EXERCISE REQUIREMENTS:
A - Answer these questions from the Airbnb app proposal, one line each:
(i) What date does the proposal carry?
(ii) Which statistical and analytical tool does it name as an example of current tools?
(iii) What two kinds of unstructured data does it list?
B - Continue the Airbnb app proposal, beginning right after its final sentence.

SELECTED EXTRACT:
+++

Proposal

  • Friday, Feb 26, 2021
blog-image

Motivation

Airbnb is an online vacation rental marketplace servicing a community of hosts and travellers. Hosts are able to list their space for rental to travellers anywhere in the world. The data generated by Airbnb provides rich information, including structured data such as price and location, as well as unstructured data such as reviews and listing descriptions. Current statistical and analytical tools like SAS JMP are often subscription-based and require technical knowledge to mine and draw insights from. This project aims to overcome these hurdles by developing an app which is concise, interactive, and user-friendly regardless of one’s technical ability. Thus, with our app, anyone and everyone would be able to make data-based decisions effortlessly.

+++

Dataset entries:
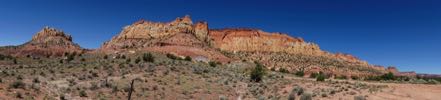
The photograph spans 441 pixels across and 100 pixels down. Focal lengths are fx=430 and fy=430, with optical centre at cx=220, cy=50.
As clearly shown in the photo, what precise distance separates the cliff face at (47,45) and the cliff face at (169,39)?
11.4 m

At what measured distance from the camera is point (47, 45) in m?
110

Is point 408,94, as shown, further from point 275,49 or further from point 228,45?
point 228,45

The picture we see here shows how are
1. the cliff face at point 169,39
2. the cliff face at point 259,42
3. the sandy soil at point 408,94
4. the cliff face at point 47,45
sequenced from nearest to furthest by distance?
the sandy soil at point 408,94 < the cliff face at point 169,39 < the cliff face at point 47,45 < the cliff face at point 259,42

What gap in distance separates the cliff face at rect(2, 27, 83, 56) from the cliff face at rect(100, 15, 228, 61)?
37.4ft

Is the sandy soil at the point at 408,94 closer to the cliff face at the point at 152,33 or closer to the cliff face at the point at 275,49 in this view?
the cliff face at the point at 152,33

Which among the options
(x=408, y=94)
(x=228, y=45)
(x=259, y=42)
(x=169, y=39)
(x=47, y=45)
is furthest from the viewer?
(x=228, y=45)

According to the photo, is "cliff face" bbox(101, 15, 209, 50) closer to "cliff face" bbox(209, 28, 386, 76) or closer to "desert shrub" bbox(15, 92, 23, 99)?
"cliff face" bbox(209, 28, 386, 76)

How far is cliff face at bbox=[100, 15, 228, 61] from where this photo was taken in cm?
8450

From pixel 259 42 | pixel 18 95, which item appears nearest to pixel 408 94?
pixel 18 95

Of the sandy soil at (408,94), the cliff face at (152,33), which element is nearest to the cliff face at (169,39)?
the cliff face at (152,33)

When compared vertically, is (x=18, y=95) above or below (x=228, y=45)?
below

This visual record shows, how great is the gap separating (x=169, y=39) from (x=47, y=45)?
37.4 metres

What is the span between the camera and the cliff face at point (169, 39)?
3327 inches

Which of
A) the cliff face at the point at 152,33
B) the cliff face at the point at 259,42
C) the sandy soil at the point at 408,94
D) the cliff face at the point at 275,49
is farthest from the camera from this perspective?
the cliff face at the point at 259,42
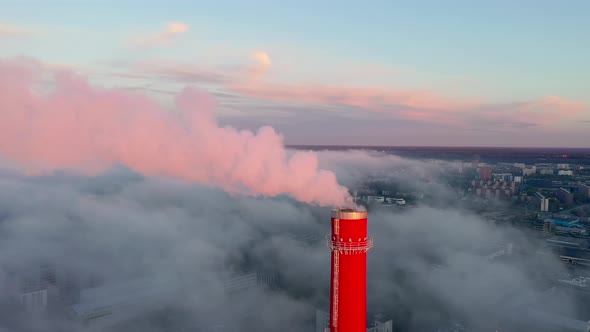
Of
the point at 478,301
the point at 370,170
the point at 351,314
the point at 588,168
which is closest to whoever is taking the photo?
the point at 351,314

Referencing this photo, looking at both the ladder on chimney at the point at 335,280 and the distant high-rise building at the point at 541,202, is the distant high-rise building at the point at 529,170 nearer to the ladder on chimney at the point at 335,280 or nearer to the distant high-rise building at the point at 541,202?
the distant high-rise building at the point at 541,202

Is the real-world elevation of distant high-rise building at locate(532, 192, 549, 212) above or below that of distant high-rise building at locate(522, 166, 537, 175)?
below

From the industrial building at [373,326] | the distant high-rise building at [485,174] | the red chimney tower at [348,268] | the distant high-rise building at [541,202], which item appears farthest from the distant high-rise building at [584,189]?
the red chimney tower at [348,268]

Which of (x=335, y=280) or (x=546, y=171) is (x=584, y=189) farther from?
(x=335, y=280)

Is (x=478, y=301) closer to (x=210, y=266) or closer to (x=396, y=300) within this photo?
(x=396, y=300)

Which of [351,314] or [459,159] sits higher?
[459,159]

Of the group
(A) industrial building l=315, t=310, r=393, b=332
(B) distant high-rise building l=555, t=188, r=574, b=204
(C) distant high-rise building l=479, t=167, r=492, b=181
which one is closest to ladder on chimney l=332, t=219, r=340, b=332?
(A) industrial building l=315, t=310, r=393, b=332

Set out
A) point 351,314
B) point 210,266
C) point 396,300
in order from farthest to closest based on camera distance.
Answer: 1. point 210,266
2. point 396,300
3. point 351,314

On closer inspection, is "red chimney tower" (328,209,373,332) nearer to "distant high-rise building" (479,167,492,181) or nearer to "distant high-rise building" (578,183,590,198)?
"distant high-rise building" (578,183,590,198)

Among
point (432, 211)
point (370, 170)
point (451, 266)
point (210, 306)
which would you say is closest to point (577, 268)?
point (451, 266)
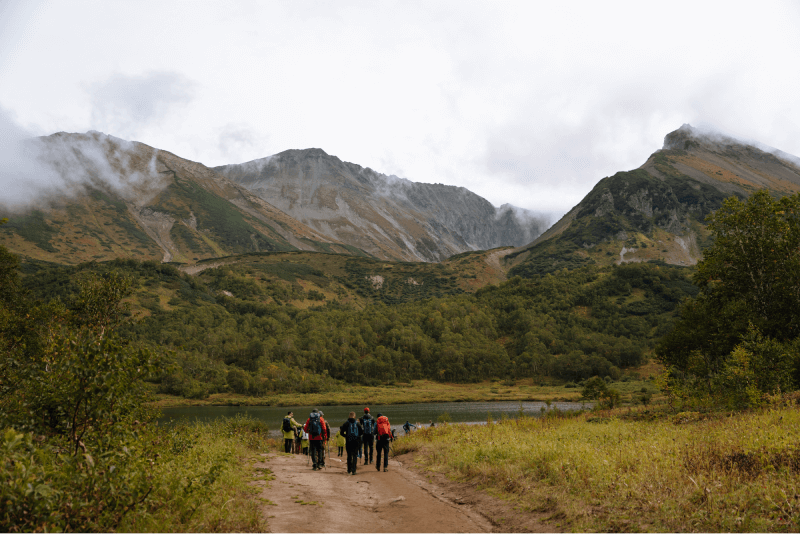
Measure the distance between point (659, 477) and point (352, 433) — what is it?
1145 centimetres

+++

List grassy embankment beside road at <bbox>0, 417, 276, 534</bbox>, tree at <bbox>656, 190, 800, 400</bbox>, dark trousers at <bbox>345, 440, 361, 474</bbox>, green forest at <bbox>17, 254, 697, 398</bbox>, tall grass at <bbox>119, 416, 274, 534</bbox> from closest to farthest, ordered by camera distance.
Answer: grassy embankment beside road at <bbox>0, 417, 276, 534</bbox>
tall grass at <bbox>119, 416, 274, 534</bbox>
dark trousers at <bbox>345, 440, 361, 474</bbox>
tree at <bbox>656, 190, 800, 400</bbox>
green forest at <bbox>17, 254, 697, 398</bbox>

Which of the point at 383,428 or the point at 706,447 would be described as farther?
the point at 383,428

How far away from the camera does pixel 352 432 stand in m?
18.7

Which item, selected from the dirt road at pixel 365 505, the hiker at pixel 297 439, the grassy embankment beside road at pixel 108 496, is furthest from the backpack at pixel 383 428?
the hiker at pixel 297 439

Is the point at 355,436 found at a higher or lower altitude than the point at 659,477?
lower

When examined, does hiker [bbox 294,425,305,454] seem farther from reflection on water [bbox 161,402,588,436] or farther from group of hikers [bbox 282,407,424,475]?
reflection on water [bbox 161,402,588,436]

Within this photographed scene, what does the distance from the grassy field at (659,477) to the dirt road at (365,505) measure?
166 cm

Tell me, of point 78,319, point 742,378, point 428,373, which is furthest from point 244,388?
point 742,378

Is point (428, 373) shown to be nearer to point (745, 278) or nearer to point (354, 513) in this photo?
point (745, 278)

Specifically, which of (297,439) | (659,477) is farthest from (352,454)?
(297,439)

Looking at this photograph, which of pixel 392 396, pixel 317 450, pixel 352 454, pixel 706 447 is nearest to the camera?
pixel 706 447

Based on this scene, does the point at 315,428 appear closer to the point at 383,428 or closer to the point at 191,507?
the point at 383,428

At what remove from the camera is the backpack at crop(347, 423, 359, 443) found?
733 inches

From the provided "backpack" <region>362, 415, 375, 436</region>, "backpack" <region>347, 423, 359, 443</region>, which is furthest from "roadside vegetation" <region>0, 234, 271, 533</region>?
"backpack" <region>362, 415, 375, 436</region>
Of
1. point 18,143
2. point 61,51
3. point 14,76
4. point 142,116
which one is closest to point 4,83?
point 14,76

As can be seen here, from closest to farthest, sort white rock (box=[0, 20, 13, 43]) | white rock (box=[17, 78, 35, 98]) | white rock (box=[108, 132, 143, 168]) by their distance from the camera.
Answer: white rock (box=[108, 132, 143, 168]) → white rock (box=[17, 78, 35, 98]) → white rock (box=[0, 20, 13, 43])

+++

EXERCISE RESULTS:
A -
(i) Friday, Feb 26, 2021
(ii) SAS JMP
(iii) Reviews and listing descriptions

B -
Objective

This project aims to utilise various R packages, mainly TidyText, TidyModels and ggstatsplot, to build an interactive R Shiny application that serves as an integrated platform which allows users to perform the following analysis:

  1. Text Analysis

  2. Exploratory and Confirmatory Data Analysis

  3. Predictive Analytics

Application Use case

  1. Hosts: In 2014, Airbnb launched the Superhost programme to reward hosts with outstanding hospitality. As a Superhost, one will have better earnings, more visibility, and are able to earn exclusive rewards such as increased earnings compared to regular hosts. To become a Superhost, these are the criteria to be met:
  • 4.8 or higher overall rating based on reviews

  • Completed at least 10 stays in the past year or 100 nights over at least 3 completed stays

  • Less than 1% cancellation rate, not including extenuating circumstances

  • Responds to 90% of new messages within 24 hours.

  1. Guests: With over 60,000 members and 6000 properties listed on Airbnb website, a dilemma on which is the right space might be of concern to users.

Hence, this dashboard allows users to analyse their needs and compare across other listings.

Data

Dataset used is obtained from Inside Airbnb. In particular, we extracted the following files:

  • listing.csv.gz: This dataset consists of 74 variables and 4256 data points.
  • Reviews.csv.gz: This dataset provides 6 variables and 52368 data points.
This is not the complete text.